Exercise objective:
Rewrite the stretch of the listing from the line containing "In the picture, which" through the line containing "8.91 meters" as a two-column CSV with the headers text and answer, giving each wording and its answer one row, each value in a single quoted field, and line breaks replaced by spaces. Include nothing outside that stretch.

Source data:
§
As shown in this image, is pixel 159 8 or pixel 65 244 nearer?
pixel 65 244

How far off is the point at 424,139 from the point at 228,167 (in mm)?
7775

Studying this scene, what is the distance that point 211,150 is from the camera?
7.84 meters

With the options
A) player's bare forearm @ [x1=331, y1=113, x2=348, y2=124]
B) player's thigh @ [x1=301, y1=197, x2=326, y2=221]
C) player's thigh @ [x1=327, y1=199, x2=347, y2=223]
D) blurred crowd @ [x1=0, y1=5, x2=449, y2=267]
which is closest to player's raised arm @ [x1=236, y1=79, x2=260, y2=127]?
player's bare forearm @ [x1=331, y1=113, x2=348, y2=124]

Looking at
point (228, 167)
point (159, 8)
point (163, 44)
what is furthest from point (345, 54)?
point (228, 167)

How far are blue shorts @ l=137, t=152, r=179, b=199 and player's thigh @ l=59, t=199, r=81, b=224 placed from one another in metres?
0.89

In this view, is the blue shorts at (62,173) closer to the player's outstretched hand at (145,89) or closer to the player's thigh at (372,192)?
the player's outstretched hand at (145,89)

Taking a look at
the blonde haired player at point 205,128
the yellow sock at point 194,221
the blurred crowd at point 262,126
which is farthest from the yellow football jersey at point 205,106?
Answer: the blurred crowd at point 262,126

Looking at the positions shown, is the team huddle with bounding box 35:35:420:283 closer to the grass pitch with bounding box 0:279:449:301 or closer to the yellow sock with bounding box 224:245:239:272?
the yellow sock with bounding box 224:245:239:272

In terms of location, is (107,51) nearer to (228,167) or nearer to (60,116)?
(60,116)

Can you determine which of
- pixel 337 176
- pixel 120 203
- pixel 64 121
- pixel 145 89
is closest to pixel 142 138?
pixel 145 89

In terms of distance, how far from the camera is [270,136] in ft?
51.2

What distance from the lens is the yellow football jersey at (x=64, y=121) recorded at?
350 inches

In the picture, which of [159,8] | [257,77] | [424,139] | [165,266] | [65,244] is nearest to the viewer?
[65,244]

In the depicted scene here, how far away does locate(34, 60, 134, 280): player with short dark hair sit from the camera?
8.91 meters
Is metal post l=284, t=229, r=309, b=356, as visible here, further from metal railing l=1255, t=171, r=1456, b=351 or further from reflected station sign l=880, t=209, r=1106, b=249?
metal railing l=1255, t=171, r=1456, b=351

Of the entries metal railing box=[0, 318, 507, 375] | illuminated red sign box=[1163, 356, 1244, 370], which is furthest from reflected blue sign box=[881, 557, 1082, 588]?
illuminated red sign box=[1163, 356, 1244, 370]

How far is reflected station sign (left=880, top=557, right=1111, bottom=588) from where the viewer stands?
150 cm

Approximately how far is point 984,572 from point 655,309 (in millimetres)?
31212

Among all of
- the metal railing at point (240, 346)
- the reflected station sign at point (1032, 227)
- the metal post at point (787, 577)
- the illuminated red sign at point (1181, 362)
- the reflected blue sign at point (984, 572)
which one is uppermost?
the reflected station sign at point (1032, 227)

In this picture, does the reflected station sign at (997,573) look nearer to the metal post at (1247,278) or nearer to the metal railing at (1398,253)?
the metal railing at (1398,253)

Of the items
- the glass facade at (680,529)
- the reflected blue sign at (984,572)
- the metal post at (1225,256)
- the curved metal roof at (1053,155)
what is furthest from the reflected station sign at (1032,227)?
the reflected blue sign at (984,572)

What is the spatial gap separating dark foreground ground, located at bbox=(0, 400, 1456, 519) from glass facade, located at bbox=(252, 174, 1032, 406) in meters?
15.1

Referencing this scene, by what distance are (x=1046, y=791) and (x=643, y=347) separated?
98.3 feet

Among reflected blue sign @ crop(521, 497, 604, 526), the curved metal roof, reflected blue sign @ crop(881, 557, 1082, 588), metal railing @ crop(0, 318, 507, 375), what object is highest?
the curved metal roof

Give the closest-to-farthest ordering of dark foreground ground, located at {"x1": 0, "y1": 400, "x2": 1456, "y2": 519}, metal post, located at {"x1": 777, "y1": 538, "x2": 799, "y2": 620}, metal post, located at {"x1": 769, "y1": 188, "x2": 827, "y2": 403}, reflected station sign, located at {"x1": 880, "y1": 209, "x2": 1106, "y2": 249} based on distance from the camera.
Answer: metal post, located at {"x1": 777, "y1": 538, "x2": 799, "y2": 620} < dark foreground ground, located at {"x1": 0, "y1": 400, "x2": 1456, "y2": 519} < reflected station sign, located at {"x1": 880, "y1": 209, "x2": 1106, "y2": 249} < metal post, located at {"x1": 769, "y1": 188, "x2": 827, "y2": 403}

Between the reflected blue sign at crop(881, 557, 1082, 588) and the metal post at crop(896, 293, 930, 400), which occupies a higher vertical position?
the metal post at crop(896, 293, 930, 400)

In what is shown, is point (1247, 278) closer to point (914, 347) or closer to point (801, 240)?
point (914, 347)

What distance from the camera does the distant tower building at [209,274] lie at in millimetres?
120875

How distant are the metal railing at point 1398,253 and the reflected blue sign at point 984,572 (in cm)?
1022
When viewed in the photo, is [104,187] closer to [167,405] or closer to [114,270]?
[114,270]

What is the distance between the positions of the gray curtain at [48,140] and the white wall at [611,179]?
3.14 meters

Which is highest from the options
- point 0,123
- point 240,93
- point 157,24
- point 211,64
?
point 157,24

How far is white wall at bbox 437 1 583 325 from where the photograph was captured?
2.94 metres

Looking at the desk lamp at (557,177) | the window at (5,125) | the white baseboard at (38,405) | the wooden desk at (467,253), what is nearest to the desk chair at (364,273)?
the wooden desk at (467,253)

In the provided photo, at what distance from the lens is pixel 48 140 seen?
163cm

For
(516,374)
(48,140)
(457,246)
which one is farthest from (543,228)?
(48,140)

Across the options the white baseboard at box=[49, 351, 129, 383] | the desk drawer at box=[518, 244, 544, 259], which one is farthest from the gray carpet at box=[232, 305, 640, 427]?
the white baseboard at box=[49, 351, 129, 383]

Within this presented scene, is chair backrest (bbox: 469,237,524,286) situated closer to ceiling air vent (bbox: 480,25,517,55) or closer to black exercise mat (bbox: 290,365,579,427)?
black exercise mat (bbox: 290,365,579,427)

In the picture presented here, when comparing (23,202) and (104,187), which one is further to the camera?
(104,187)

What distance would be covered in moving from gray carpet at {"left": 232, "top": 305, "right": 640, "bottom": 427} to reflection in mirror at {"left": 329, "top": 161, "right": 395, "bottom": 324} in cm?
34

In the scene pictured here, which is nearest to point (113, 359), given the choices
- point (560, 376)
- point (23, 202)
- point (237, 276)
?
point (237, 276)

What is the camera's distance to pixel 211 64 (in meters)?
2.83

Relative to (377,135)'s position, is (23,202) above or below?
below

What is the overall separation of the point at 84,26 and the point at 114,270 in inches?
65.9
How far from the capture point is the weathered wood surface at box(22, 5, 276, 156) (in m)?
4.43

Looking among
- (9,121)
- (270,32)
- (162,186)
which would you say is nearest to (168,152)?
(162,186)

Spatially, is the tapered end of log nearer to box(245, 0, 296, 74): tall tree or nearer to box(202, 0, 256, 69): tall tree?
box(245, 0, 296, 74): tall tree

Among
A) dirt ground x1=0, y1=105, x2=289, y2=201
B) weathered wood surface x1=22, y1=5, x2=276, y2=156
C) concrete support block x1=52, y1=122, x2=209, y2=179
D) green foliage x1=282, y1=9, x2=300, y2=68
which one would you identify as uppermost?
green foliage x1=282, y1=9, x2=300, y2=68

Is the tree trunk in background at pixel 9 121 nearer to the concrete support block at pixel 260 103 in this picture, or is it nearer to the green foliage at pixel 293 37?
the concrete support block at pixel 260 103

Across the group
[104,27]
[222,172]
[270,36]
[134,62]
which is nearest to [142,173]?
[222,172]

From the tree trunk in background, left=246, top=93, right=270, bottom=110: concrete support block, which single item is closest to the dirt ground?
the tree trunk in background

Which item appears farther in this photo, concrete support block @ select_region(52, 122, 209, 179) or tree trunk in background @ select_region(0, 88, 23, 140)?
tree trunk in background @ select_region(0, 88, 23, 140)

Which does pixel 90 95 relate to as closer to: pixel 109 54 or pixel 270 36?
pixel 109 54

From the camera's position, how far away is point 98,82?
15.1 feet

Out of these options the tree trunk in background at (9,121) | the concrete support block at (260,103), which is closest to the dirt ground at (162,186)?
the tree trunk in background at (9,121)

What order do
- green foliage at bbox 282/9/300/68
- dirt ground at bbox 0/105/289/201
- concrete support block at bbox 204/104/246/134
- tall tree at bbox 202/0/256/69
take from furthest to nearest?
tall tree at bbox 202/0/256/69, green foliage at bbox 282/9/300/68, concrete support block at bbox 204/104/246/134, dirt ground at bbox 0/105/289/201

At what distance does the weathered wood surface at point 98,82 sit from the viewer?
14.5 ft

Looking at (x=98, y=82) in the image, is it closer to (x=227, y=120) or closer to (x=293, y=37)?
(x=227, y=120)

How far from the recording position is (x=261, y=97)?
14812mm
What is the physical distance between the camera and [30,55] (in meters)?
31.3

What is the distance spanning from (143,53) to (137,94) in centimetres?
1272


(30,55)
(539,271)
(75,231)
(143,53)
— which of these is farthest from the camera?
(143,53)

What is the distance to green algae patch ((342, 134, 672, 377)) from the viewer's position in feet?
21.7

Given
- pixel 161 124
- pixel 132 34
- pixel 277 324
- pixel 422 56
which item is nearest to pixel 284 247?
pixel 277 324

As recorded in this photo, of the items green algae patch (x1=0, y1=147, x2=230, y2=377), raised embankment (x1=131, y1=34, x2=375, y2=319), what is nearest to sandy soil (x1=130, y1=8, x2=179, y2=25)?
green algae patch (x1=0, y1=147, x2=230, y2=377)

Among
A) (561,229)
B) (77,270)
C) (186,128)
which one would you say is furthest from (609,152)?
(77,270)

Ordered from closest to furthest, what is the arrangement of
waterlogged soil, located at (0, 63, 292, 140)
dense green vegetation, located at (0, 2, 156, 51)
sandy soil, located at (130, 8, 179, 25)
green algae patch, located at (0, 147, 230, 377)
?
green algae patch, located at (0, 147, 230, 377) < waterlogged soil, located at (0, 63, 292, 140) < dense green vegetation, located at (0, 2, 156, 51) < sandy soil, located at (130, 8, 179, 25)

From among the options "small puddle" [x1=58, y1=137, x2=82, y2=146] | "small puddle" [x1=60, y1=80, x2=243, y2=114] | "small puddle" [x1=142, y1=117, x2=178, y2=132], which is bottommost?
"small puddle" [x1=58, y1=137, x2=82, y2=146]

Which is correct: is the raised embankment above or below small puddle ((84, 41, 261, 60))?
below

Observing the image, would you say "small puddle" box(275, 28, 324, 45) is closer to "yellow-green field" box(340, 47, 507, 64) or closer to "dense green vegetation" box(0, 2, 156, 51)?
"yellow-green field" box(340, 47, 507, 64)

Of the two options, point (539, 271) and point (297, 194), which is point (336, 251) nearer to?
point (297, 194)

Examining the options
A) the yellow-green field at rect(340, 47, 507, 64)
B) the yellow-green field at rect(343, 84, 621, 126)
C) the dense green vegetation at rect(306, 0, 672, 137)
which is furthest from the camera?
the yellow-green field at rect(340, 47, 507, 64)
§
Reply:
text,answer
"In the picture, which of [159,8] | [257,77] | [424,139] | [165,266] | [65,244] is nearest to the viewer?","[65,244]"
"In the depicted scene here, how far away does locate(34, 60, 134, 280): player with short dark hair sit from the camera?","8.91 meters"